How can 100 cows be tied on 9 pillars with an odd number on each pillar?
Answers
It is impossible to tie 100 cows on 9 pillars each with odd no. of cows on each pillar!!!
Because of the concept given below:
The sum of odd numbers, whose no. is also odd, is always odd!
This concept means that, as an example, the sum of three odd numbers, five odd numbers, seven odd numbers, etc. are also odd.
In this question, odd no. of cows are to be tied on 9 pillars each, where the total no. of cows is 100. As there are odd numbers on each 9 pillar, according to the concept, the sum of 9 odd numbers is also odd, but the total no. of cows 100 is even.
Let me explain it precisely, using algebra.
As odd numbers leave remainder 1 on division by 2, let the no. of cows in each cow be 2a + 1, 2b + 1, 2c + 1, 2d + 1, 2e + 1, 2f + 1, 2g + 1, 2h + 1, 2i + 1, where a, b, c, d, e, f, g, h and i are whole numbers.

* DATA SHOWN:
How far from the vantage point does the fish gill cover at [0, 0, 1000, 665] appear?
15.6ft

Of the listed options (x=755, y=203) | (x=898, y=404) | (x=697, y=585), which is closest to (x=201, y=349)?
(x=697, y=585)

* EXERCISE:
Please decide whether each statement below agrees with the cow puzzle text, answering yes or no and quoting the words from the text that settle it.
1. The text says 100 cows can be tied on 9 pillars with an odd number on each.
2. The text says the sum of 9 odd numbers is odd.
3. The text says odd numbers leave a remainder of 1 when divided by 2.
Rely only on the cow puzzle text and leave the lines aside.

* THE RESPONSE:
1. No: "It is impossible to tie 100 cows on 9 pillars each with odd no. of cows on each pillar!!!"
2. Yes: "the sum of 9 odd numbers is also odd"
3. Yes: "odd numbers leave remainder 1 on division by 2"